## DATA SECTION
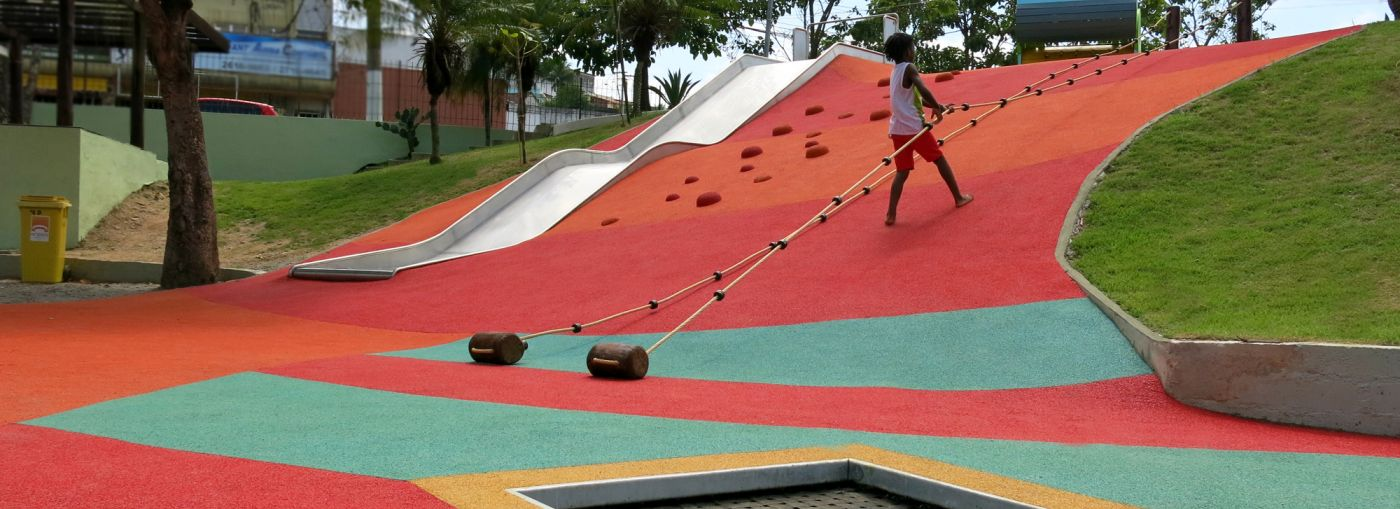 A kid climbing up a hill that has been covered in a colourful rubber flooring.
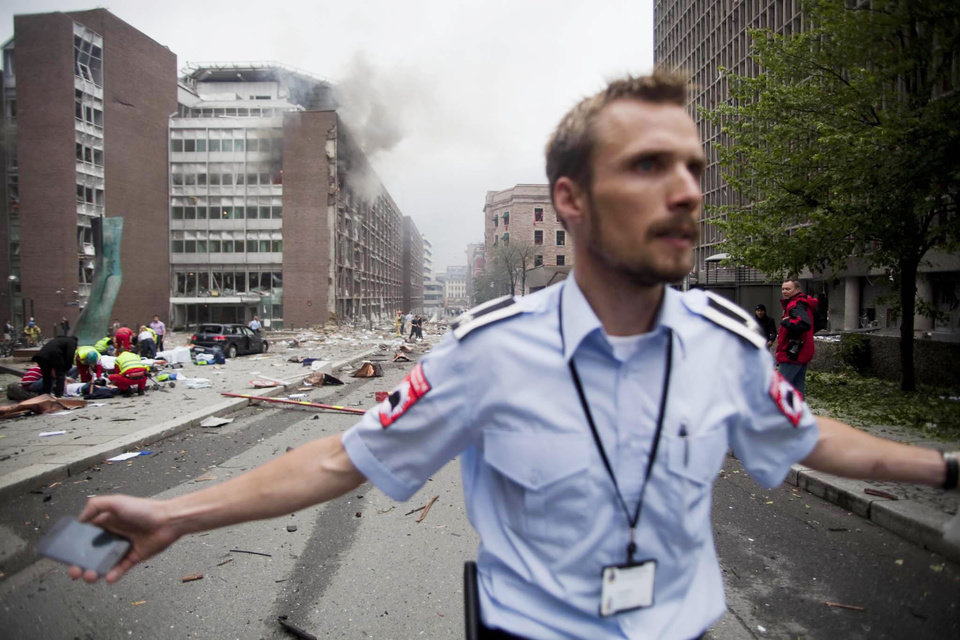 An official attempts to clear away spectators from buildings in the centre of Oslo, Friday July 22, 2011, following an explosion that tore open several buildings including the prime minister's office, shattering windows and covering the street with documents.(AP Photo/Fartein Rudjord) NORWAY OUT: ORG XMIT: LON860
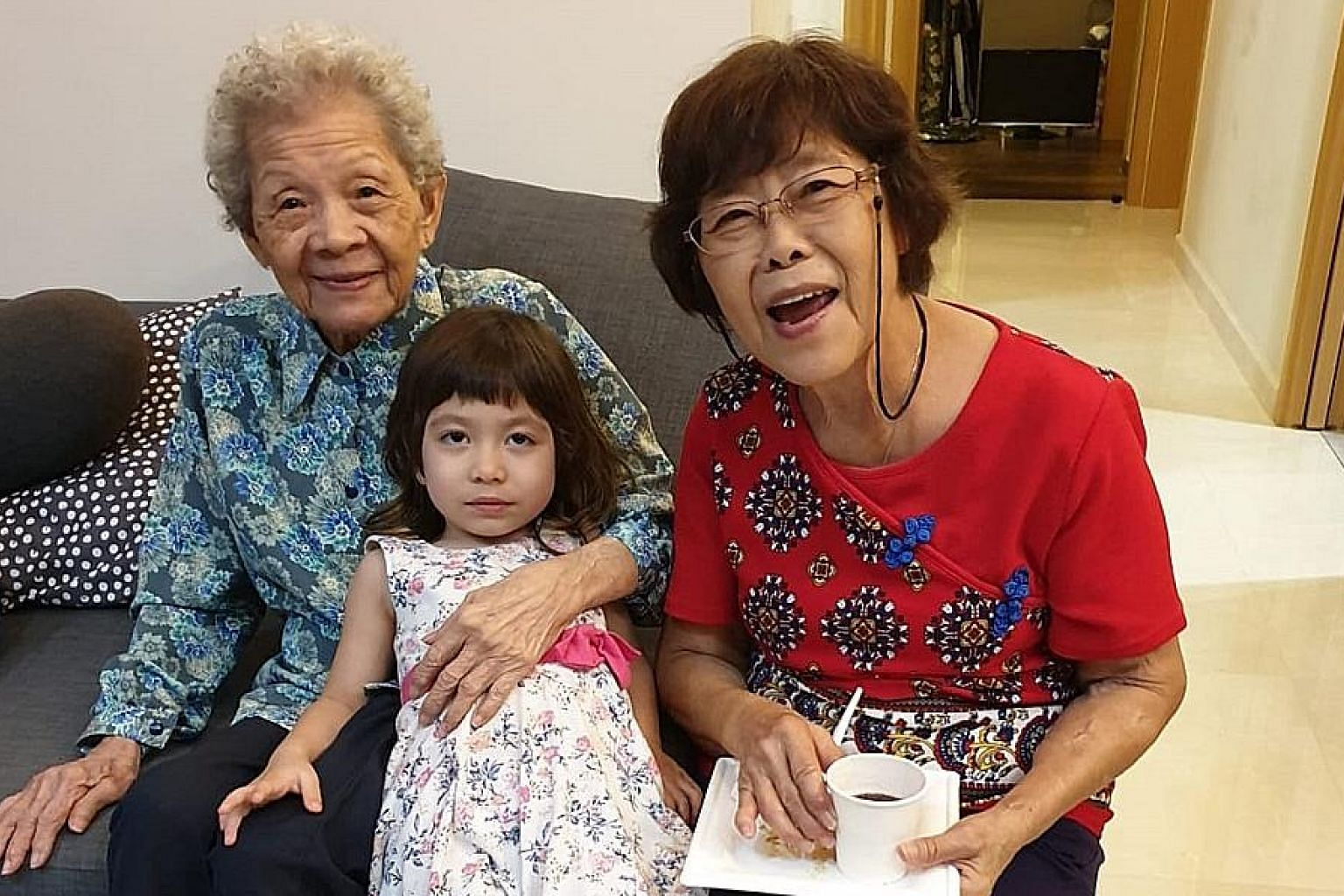 Madam Margaret Yeo with her mother, Madam Ng Guan Cheng, and her granddaughter, Alyx Raja Poh. Madam Yeo, who does not have space at home for a maid, believes the pilot scheme will be a big help, as long as the nursing home is nearby.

## WORK ITEM
Pictures stay out; retype only the lines from the line containing "An official attempts" through the end of the listing, inclusive, exactly as they appear.

## OUTPUT BELOW
 An official attempts to clear away spectators from buildings in the centre of Oslo, Friday July 22, 2011, following an explosion that tore open several buildings including the prime minister's office, shattering windows and covering the street with documents.(AP Photo/Fartein Rudjord) NORWAY OUT: ORG XMIT: LON860
 Madam Margaret Yeo with her mother, Madam Ng Guan Cheng, and her granddaughter, Alyx Raja Poh. Madam Yeo, who does not have space at home for a maid, believes the pilot scheme will be a big help, as long as the nursing home is nearby.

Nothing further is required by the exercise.